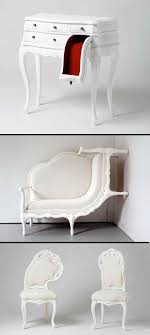 alice in wonderland furniture. whimsical furniture inspired by alice in wonderland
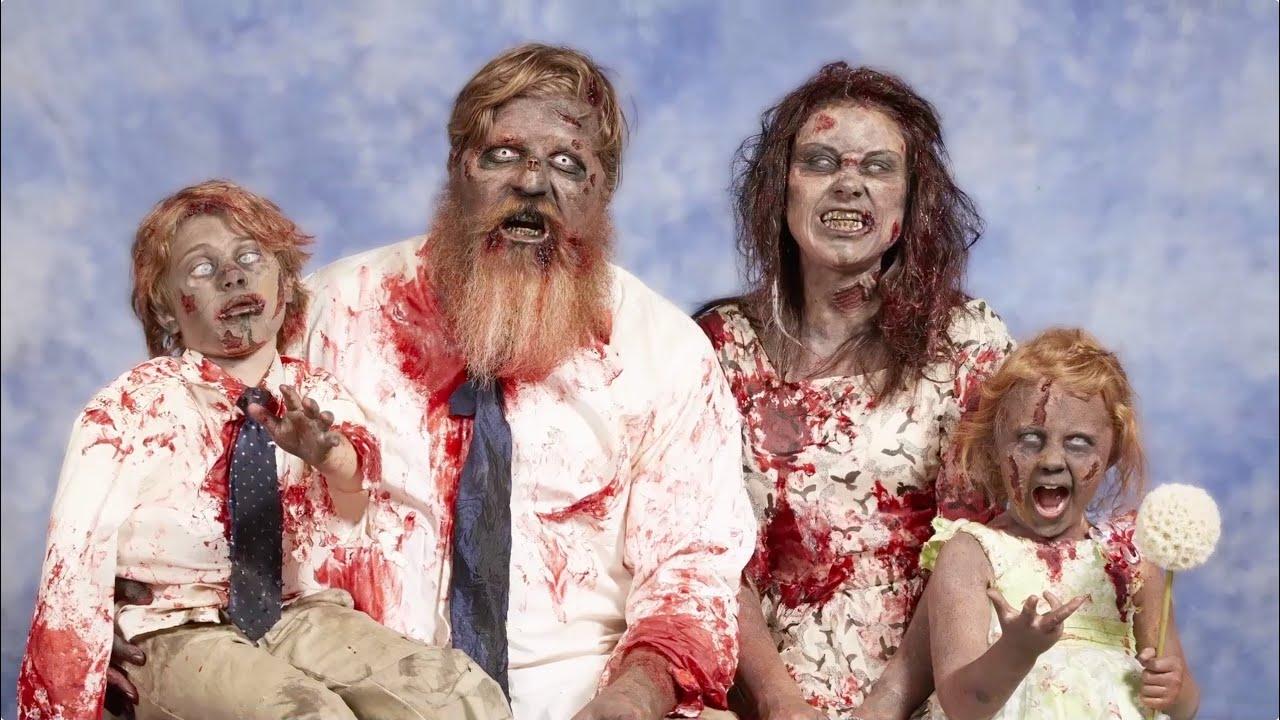 Zombie nacked nude scene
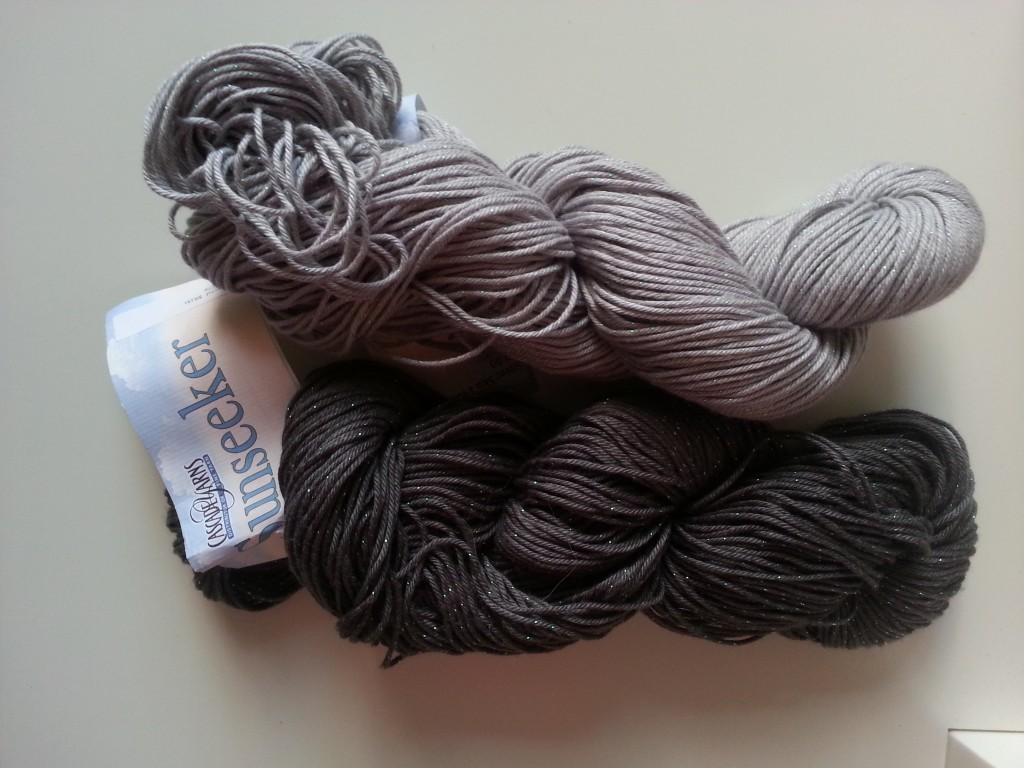 Cascade Yarn Sunseeker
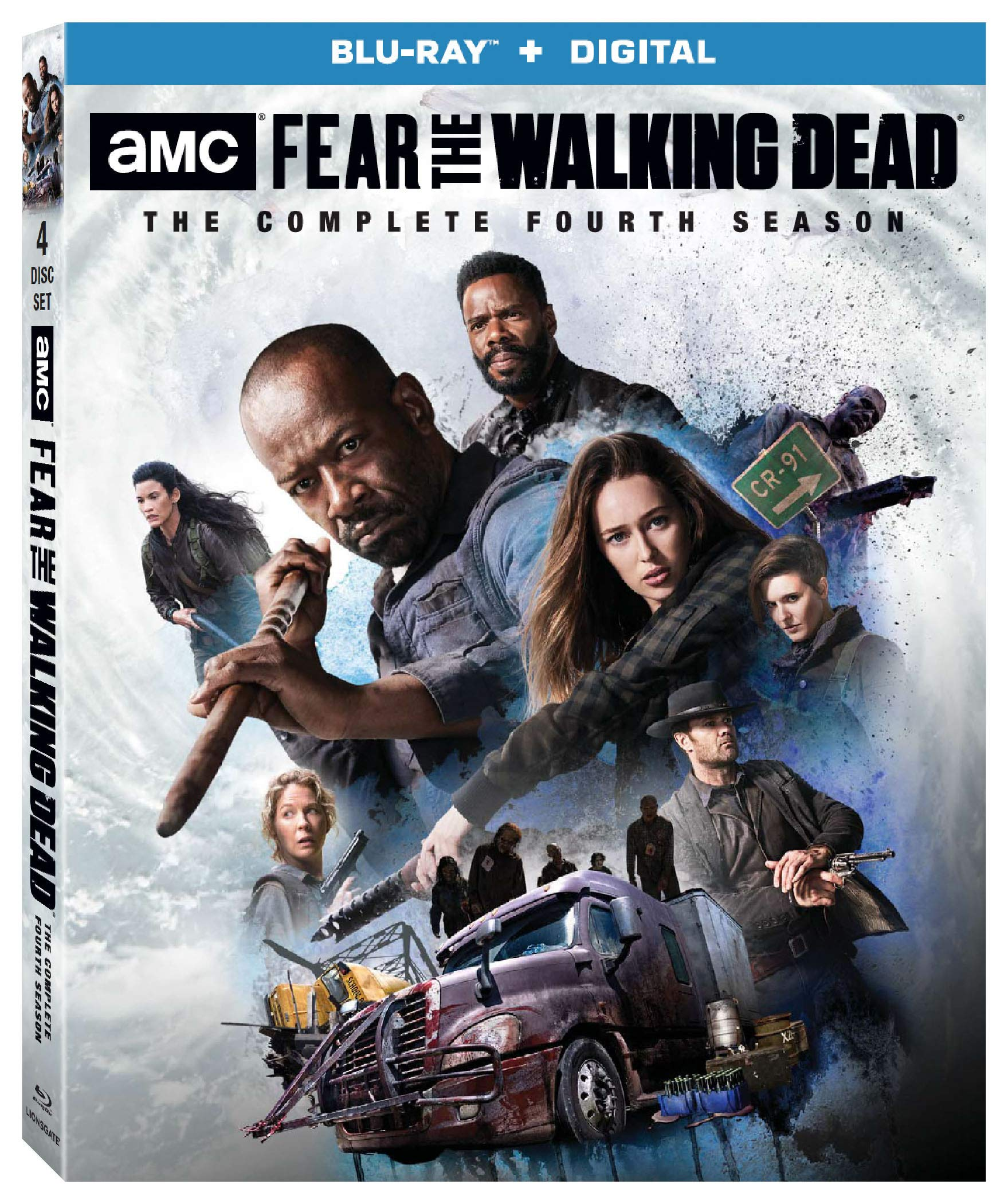 Blu-ray : Fear The Walking Dead: Season 4 (Boxed Set)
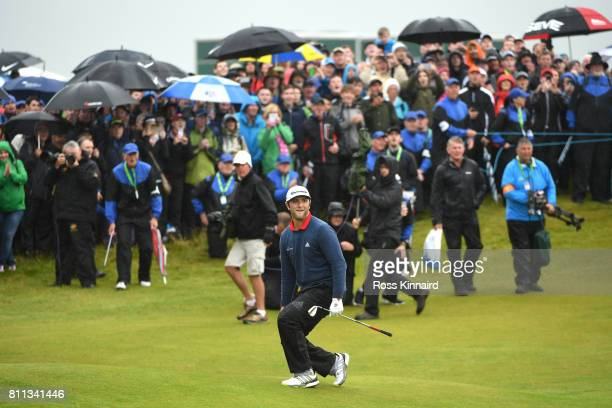 Jon Rahm of Spain reacts to nearly chipping in on the 18th green during the final round of the Dubai Duty Free Irish Open at Portstewart Golf Club on...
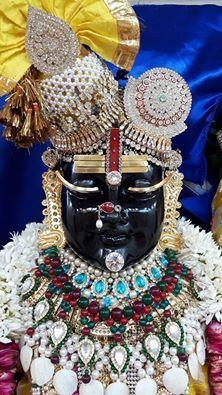 Sri Nathaji (Krishna)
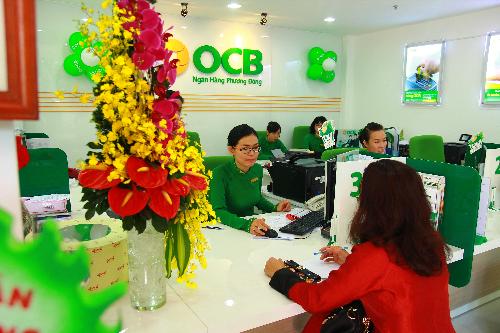 OCB ưu đãi trọn gói cho doanh nghiệp siêu nhỏ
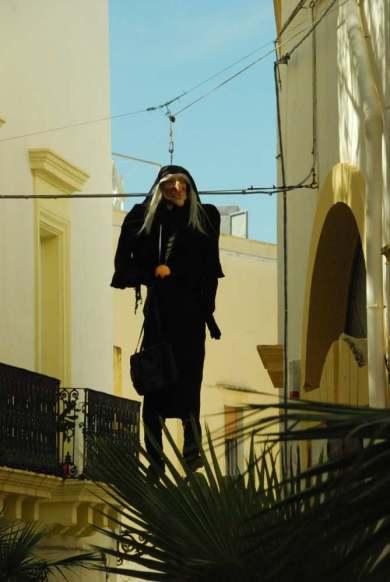 www.delightfullyitaly.com_Gallipoli_30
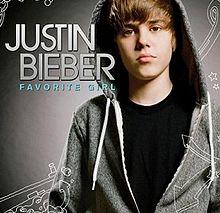 Justin Bieber – Favorite Girl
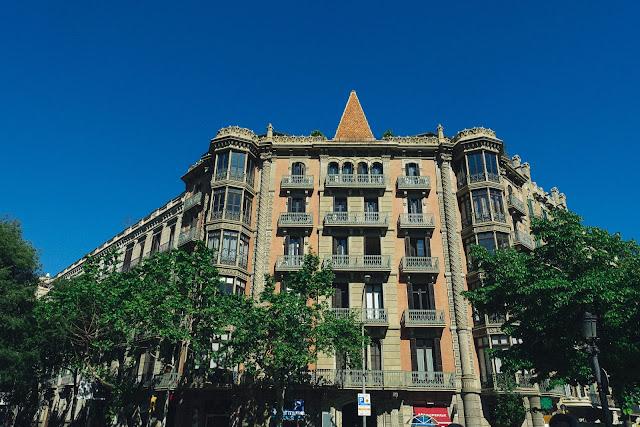 カサ・フランセスク・ファレーラス(Casa Francesc Farreras)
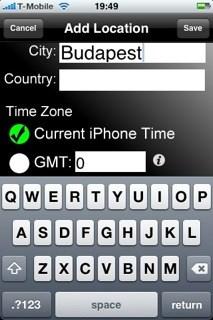 iphonetuzijatek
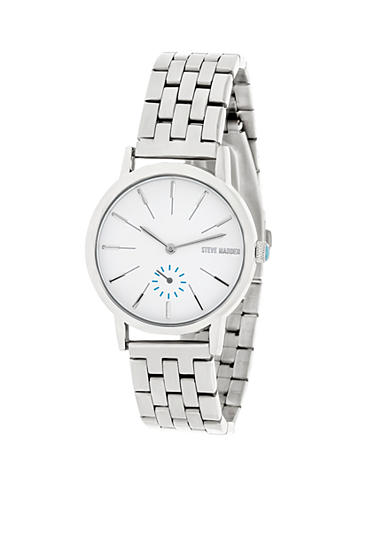 Steve Madden Women's Silver-Tone Chain Link Watch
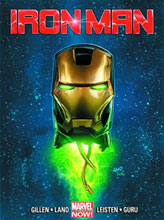 Image: Iron Man #5 (2nd printing variant)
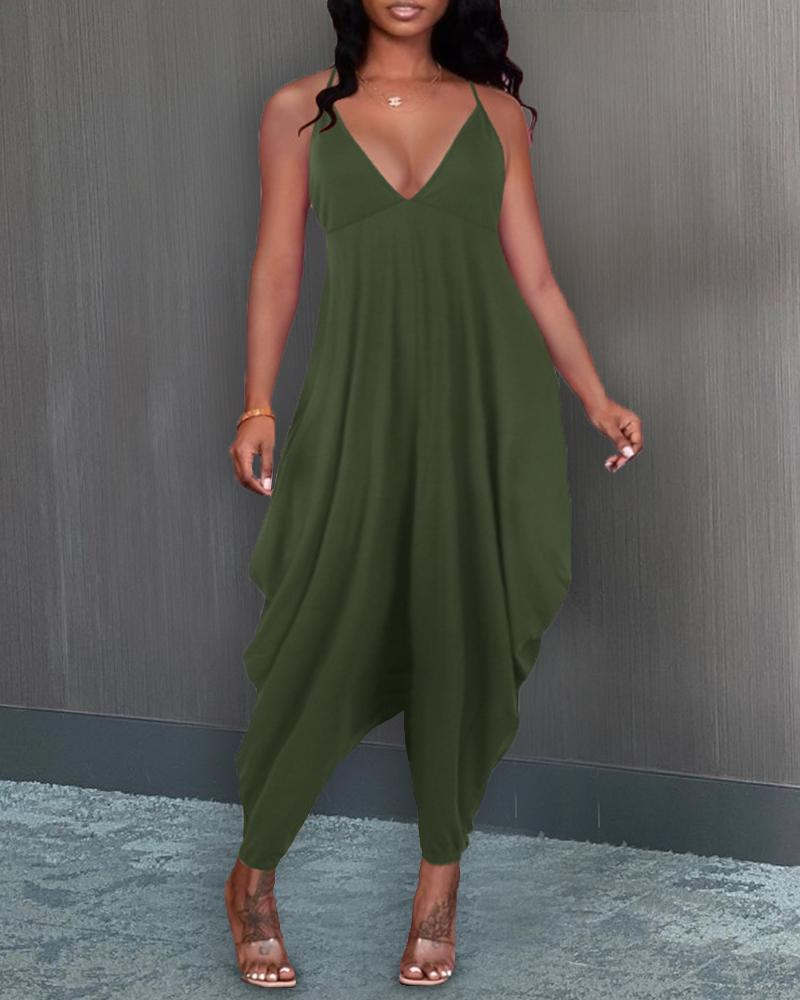 Solid Color Sling Loose Jumpsuits, Army green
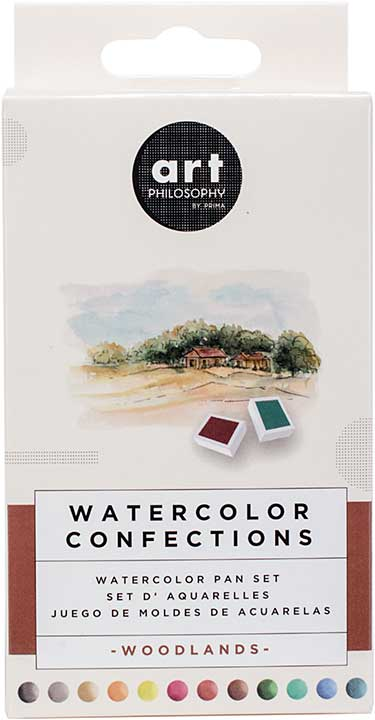 SO: Prima Watercolor Confections Watercolor Pans 12pk - Woodlands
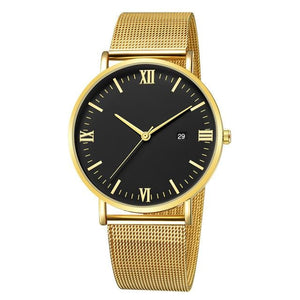 Ultra-Thin Stainless Steel Mesh Mens Watch C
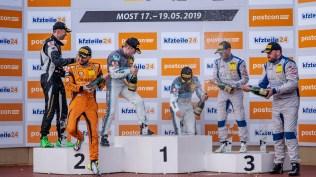 ADAC-GT-Masters-Autodrom-Most-2019-nedele- (6)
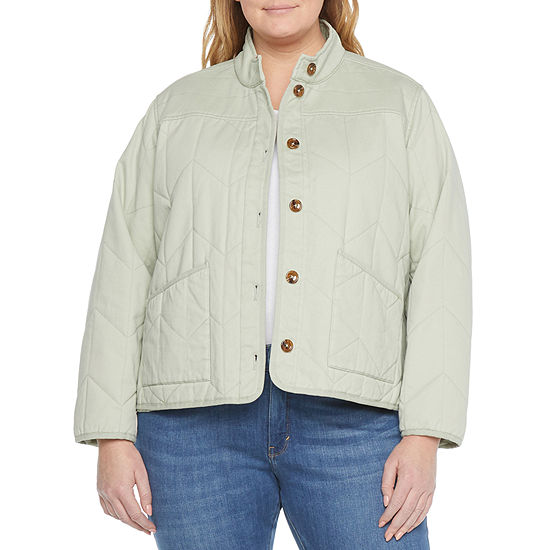 a.n.a Lightweight Quilted Jacket-Plus
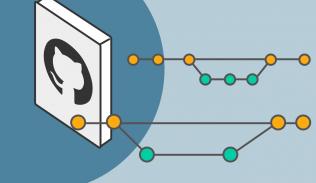 Gitflow flujos de trabajo en GIT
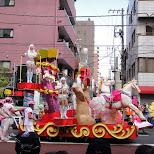asakusa samba parade in Asakusa, Tokyo, Japan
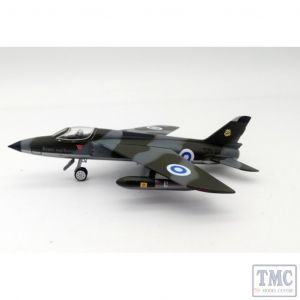AV7228003 Aviation 72 1/72 FOLLAND GNAT SINGLE SEATER FINNISH AIR FORCE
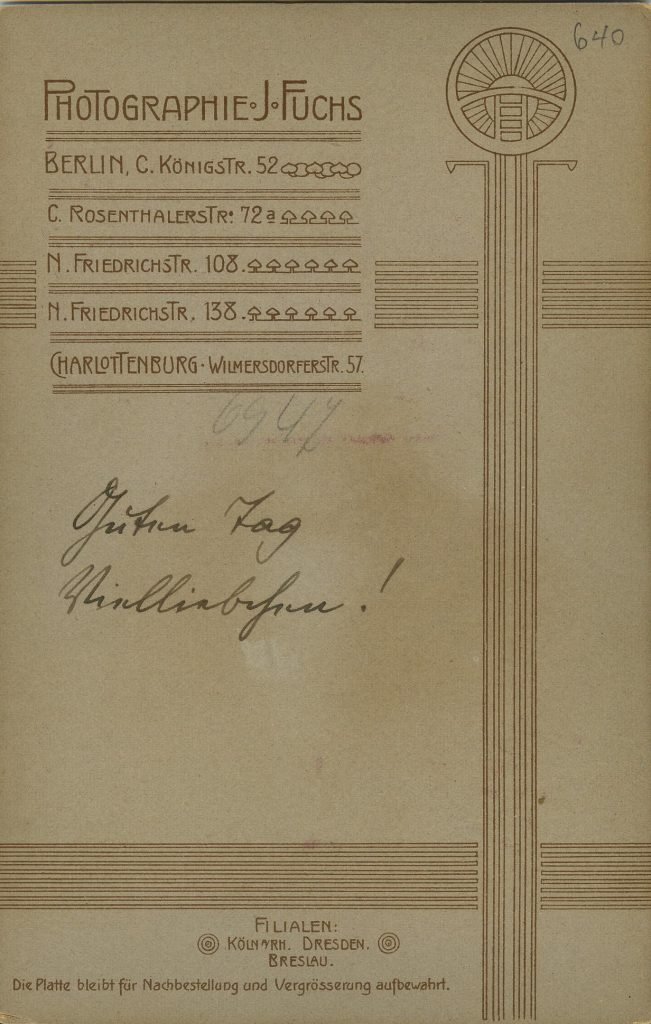 J Fuchs - Berlin - Charlottenburg - Dresden - Breslau - Köln a.Rh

- - - - -

## What to produce
Please output the lines above beginning at the line with "Steve Madden Women's" and ending after the line with "AV7228003 Aviation 72", precisely as written and with no pictures.

## Task response
 Steve Madden Women's Silver-Tone Chain Link Watch
 Image: Iron Man #5 (2nd printing variant)
 Solid Color Sling Loose Jumpsuits, Army green
 SO: Prima Watercolor Confections Watercolor Pans 12pk - Woodlands
 Ultra-Thin Stainless Steel Mesh Mens Watch C
 ADAC-GT-Masters-Autodrom-Most-2019-nedele- (6)
 a.n.a Lightweight Quilted Jacket-Plus
 Gitflow flujos de trabajo en GIT
asakusa samba parade in Asakusa, Tokyo, Japan
AV7228003 Aviation 72 1/72 FOLLAND GNAT SINGLE SEATER FINNISH AIR FORCE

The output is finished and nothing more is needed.